Respetuosísima con su hijo, nunca le debió preguntar nada, y más desde aquella respuesta de los 12 años en el Templo; Jesús tampoco le diría nada de su misión, aunque era un secreto callado entre los dos y los dos lo sabían, cada uno a su manera. Pero María discurría y esperaba.
Y un día empezó a sonar por toda Judea y Galilea el nombre del Jordán, con el de un profeta muy austero llamado Juan, que predicaba penitencia, bautizaba en las aguas del río entre 6 u 8 kilómetros cercano a su desembocadura en el Mar Muerto, y al cual acudían grupos y más grupos de hombres salidos de todos los rincones de Palestina. Hasta que vino un día la propuesta esperada:
-Madre, me voy yo también al Jordán. Quédate con alguna de tus hermanas, hasta que yo vuelva. Dame tu bendición, madre…
Un abrazo, un beso, un “Vuelve pronto, hijo mío”, con un sentido “Yahvé te bendiga”, y un seguir largo con la mirada a su Jesús que se alejaba con algunos paisanos por la llanura hacia el camino que bordeaba el río hasta Jericó, y de ahí a encontrar a Juan.
María siente la separación de su hijo, al que ella ha formado como hombre, y se va diciendo a sí misma:
-Le ha llegado la hora de la cual me hablaron el Ángel y Simeón, además de todo lo que vi y supe en la casa de Isabel. Yahvé lo guíe y me lo guarde.
Efectivamente, aquel Juan que María había visto nacer en casa de Isabel, y del que nos dijo Lucas: “Vivía en el desierto, hasta el tiempo de su manifestación en Israel”, ahora daba que hablar.
Ya crecidito, y antes de que murieran sus ancianos padres, ¿le contarían éstos, u oiría contar a la gente del lugar -cosa la más normal- lo que fue tan público en su nacimiento? Por eso, aunque no se conocieran los dos primos, Juan debió pensar muchas veces en Jesús, el hijo de su pariente María de Galilea. Esto explicaría mucho la conciencia que se formó de su propia misión, aparte de lo que Dios le inspirara. Desde muy joven había pasado su vida en el desierto, “vigorizándose su espíritu”.

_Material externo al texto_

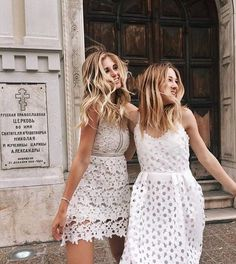 Inspiring image beauty, best friends, besties, clothes, dresses by Bobbym - Resolution - Find the image to your taste Besties, Bestfriends, White Lace, White Dress, Estilo Cool, Looks Street Style, Mode Style, Dress Me Up, New York Fashion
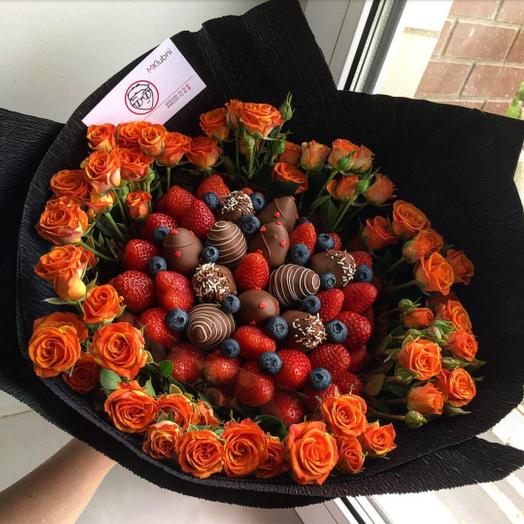Букет Fantasy Black: букеты цветов на заказ Flowwow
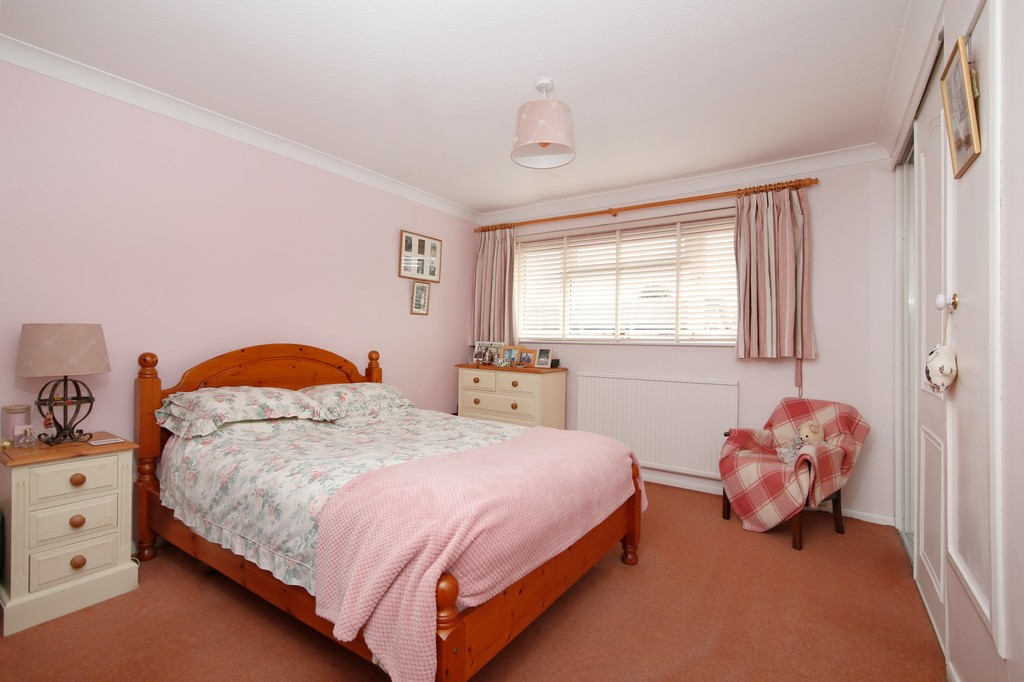 2 bed house for sale in Bursdon Close, Sidcup, DA15  - Property Image 4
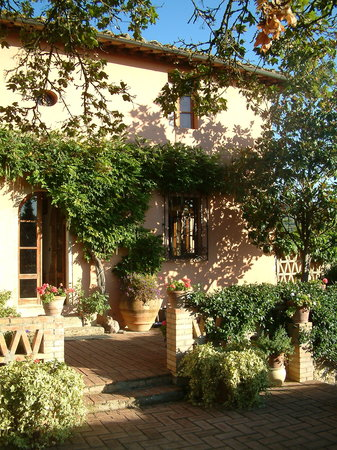 Photo of Vallebuia Country House San Gimignano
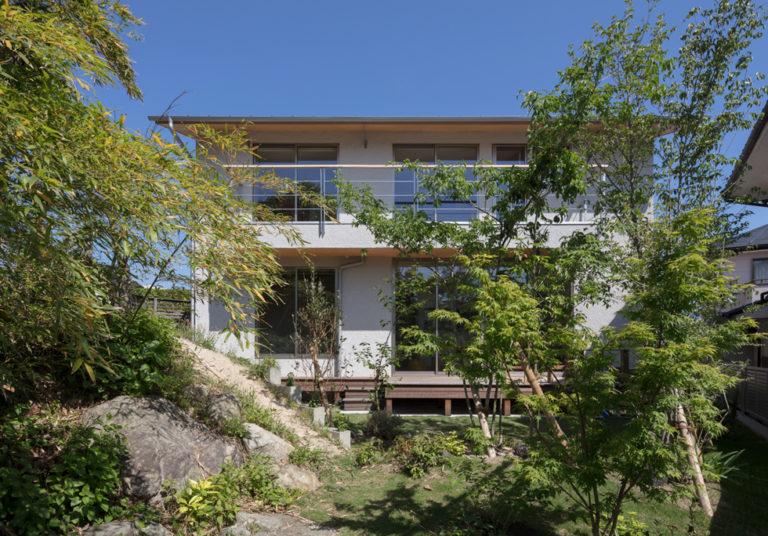 飯倉の家 雑木林の外観
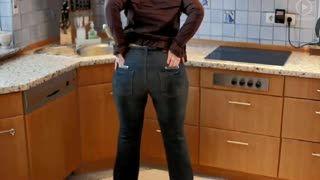 Striptease - Doris dans sa cuisine
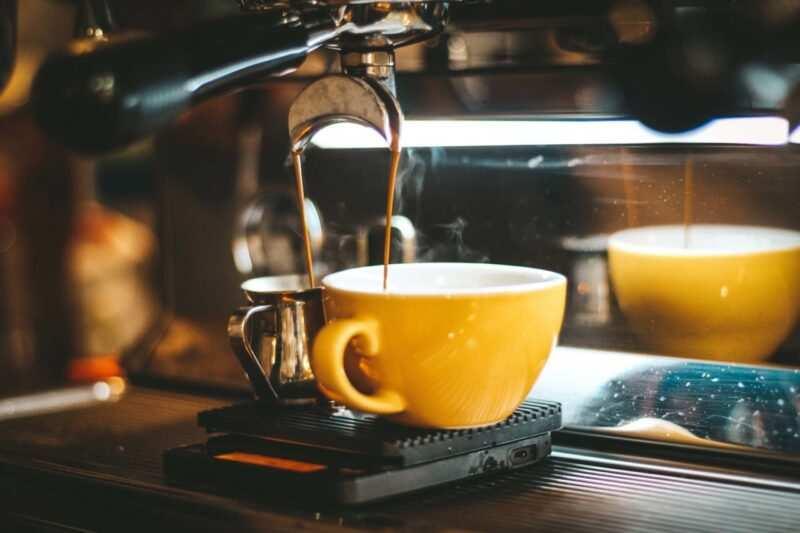 macchina per casa caffè espresso scaled 800x533 - Curiosità sul caffè: tutto quello che non sai
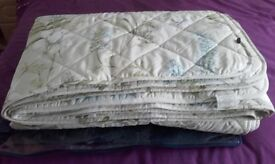 """""""Christy"""" King Size Quilt"""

¿De qué desierto habla Lucas? No era probablemente el llamado “desierto de Judá”, una franja de terreno de unos 80 kilómetros de larga por 30 de ancha, que descendía desde el sureste de Jerusalén bordeando todo el Mar Muerto hasta el Negeb, límite de la Palestina judía, y seguía después perdido por el reino Nabateo. No era un arenal, sino una estepa con casi nada de vegetación, paisaje muy austero, poblado de animales salvajes, y prácticamente inhabitable del todo.
Pero no era éste el escenario en que va a aparecer Juan, sino una zona cercana a la desembocadura del Jordán en el Mar Muerto. Allí estaba el monasterio de Qumran, sede central de aquellos monjes judíos, los esenios, normalmente de la estirpe sacerdotal como Zacarías, que renunciaban a casarse, algunos al menos temporalmente, y llevaban una vida dura, austera. Es posible que Juan hubiese convivido con ellos algún tiempo, aunque parece que era más bien un asceta solitario, que vivía por la misma comarca.

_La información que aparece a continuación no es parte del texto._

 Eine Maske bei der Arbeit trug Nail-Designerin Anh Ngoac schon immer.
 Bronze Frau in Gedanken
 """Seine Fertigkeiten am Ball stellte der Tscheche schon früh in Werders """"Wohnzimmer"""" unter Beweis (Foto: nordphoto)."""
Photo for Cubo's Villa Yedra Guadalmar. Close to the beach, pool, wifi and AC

Coincide todo esto con lo que le dijo el ángel a Zacarías al anunciarle en el Templo la misión de su hijo:
-El niño será grande a los ojos del Señor, no beberá vino ni licor.
Lo más seguro es que Juan vivió al norte de esta comarca, cerca
de la desembocadura del Jordán en el Mar Muerto, tanto a la derecha como a la izquierda del río, no del todo despoblada, con espacios de terreno algo fértil, y donde solían morar otros ascetas que buscaban una vida más espiritual.
Así se preparó Juan para su futuro ministerio en el Jordán, iniciado cuando sintió el impulso del Espíritu Santo, “y vino por toda la región del Jordán predicando un bautismo de penitencia para el perdón de los pecados”.
Marcos lo presenta diciendo:
-El vestido de Juan era un manto tejido de pelos de camello, con un ceñidor de piel ajustado a su cintura; y se alimentaba de langostas y miel silvestre.
Como se ve, su vestimenta era duramente áspera, y su comida no valía para darse ningún placer. Las langostas constituían una comida bastante común entre pobres; se les quitaba cabeza, alas y patas, se disecaban, y para comerlas se podían tostar o cocer. La miel silvestre podía ser verdadera miel de abejas no cultivadas o bien un jugo que fluye en el tronco de algunos árboles y que los beduinos llaman miel.
El caso es que Juan, entre su vestimenta y su comida, sorprendió a sus primeros oyentes que pronto hicieron correr su fama de auténtico profeta.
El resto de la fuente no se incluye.